• WORK TO COMPLETE:
Count the lines below that contain the string "shows", treating uppercase and lowercase letters as different, and give only the number.

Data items
================================

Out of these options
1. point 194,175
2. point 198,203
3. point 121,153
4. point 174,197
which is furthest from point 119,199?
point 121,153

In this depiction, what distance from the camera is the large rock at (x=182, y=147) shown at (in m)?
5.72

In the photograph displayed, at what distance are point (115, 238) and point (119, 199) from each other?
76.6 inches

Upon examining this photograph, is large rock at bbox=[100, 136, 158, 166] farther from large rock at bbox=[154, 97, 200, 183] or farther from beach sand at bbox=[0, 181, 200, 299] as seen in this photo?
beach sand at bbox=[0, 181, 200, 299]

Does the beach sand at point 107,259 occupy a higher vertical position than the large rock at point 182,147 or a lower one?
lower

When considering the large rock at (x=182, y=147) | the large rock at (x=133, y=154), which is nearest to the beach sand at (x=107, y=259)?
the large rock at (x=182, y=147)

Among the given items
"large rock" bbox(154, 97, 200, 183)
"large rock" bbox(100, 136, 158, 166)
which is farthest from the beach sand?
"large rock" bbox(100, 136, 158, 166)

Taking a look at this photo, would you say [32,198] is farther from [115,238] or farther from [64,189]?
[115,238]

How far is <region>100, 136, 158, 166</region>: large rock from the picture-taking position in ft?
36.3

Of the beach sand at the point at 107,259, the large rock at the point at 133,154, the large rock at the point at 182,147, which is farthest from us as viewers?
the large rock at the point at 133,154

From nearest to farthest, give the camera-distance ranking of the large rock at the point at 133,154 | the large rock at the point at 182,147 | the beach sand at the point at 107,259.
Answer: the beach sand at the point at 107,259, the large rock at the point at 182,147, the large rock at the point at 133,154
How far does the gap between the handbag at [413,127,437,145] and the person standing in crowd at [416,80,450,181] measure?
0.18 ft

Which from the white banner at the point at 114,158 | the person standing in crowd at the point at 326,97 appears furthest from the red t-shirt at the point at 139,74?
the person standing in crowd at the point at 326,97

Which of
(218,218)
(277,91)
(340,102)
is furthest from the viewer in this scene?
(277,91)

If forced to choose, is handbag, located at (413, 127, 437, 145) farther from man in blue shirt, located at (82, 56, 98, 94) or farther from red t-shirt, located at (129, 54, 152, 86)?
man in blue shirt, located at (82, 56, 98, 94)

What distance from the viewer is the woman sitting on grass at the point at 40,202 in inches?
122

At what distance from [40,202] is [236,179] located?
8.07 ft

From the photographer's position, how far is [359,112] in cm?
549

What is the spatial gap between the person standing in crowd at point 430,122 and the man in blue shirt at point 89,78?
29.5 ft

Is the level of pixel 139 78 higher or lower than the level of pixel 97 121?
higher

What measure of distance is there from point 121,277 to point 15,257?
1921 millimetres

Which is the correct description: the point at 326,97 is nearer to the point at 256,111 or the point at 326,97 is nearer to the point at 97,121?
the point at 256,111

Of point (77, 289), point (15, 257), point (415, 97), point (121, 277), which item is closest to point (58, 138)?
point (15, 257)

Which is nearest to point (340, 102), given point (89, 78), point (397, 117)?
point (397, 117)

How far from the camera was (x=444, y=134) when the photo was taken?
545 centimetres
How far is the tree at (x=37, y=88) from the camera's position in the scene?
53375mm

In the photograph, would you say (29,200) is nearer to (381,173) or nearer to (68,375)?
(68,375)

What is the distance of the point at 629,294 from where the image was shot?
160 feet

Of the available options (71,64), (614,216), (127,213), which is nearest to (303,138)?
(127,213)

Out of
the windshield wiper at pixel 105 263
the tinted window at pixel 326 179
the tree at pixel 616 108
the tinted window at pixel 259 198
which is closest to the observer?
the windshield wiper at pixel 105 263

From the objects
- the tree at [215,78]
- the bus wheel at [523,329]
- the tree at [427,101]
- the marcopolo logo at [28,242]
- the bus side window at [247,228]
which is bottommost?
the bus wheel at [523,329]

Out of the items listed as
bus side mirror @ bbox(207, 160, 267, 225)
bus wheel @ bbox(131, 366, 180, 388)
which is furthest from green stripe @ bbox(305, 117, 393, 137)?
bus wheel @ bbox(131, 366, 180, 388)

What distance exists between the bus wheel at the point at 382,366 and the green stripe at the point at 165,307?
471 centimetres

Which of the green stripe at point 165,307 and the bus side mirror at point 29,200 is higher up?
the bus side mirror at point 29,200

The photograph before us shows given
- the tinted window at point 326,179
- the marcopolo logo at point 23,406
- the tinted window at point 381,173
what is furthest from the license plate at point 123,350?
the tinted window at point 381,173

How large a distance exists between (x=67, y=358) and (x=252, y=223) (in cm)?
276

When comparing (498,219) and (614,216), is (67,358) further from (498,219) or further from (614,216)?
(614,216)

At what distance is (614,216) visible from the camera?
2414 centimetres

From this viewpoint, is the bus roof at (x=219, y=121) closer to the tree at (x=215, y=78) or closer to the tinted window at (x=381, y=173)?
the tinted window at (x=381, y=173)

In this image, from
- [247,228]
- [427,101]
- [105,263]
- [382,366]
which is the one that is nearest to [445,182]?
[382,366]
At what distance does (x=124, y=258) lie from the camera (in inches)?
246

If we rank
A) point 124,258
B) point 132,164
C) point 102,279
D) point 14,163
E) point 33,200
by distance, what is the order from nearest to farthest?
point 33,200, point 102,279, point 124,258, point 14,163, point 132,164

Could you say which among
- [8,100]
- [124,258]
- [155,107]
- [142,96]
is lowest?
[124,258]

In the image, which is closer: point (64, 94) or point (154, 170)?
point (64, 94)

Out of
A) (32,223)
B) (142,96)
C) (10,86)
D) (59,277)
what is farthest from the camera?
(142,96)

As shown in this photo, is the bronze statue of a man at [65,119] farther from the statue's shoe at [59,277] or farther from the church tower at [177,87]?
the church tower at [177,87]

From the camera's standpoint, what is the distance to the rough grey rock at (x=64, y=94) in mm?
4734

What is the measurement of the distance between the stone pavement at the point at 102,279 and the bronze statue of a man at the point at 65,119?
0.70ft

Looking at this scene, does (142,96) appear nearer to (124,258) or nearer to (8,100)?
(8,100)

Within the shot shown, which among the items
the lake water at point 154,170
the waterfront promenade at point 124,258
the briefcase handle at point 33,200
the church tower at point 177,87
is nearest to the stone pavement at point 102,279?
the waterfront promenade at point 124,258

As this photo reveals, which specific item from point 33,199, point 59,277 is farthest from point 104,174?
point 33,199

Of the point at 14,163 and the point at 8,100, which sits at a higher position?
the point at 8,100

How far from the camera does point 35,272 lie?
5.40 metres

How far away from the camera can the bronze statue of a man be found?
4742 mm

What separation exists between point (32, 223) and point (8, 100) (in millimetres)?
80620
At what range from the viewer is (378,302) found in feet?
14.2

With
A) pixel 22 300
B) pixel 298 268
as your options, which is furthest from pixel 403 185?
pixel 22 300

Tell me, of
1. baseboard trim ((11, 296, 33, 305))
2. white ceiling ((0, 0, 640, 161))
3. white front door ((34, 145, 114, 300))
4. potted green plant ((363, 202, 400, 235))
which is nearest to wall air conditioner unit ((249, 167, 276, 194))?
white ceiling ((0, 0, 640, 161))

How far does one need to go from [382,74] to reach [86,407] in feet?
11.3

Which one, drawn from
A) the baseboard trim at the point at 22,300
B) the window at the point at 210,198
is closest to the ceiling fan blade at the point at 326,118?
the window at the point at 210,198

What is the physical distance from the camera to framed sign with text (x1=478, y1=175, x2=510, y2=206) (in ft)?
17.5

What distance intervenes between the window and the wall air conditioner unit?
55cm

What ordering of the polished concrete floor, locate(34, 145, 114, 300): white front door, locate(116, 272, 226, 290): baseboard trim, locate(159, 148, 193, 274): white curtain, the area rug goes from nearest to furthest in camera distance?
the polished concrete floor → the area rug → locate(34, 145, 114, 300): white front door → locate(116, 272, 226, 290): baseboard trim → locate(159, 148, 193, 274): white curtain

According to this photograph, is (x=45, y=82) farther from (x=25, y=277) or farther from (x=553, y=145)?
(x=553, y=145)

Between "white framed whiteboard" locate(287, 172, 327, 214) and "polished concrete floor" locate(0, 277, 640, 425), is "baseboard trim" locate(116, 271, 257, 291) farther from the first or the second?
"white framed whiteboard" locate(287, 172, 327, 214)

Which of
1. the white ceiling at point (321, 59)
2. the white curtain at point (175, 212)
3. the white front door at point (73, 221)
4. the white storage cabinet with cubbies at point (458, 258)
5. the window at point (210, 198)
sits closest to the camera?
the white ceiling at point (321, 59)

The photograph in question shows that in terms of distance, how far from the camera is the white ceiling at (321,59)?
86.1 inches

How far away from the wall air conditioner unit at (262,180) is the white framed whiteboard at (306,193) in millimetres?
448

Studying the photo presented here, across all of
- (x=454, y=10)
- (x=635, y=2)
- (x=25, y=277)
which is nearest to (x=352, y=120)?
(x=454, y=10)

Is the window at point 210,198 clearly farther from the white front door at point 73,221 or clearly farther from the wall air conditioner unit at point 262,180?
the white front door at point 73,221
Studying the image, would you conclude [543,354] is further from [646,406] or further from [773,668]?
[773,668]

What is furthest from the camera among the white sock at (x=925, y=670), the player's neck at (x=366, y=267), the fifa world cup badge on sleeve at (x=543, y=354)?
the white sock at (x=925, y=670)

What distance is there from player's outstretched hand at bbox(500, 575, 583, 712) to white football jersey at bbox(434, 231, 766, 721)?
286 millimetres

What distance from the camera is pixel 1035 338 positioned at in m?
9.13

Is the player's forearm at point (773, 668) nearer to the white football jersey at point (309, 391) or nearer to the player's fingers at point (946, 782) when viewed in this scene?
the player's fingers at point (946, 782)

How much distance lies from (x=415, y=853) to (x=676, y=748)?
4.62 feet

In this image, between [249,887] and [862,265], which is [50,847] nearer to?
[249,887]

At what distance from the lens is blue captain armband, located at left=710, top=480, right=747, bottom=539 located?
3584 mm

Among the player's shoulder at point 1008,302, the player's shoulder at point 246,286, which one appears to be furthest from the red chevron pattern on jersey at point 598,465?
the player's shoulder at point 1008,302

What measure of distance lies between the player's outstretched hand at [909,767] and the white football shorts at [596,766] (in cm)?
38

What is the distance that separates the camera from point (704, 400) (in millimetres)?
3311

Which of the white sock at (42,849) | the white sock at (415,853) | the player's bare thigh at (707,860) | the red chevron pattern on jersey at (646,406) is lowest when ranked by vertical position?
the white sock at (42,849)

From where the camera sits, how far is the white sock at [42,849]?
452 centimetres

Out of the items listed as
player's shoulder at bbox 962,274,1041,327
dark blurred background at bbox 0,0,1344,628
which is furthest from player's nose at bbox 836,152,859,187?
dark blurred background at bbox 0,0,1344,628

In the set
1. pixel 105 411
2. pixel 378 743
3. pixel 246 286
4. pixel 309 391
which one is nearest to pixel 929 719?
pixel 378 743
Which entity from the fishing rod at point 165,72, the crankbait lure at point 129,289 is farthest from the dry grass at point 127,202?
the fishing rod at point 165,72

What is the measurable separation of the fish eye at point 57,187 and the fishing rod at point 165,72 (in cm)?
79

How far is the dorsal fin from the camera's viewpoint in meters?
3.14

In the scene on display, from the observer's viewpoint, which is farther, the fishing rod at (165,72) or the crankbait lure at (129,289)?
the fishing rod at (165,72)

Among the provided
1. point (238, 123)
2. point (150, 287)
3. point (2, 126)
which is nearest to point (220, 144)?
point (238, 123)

================================

• EXPECTED OUTPUT:
2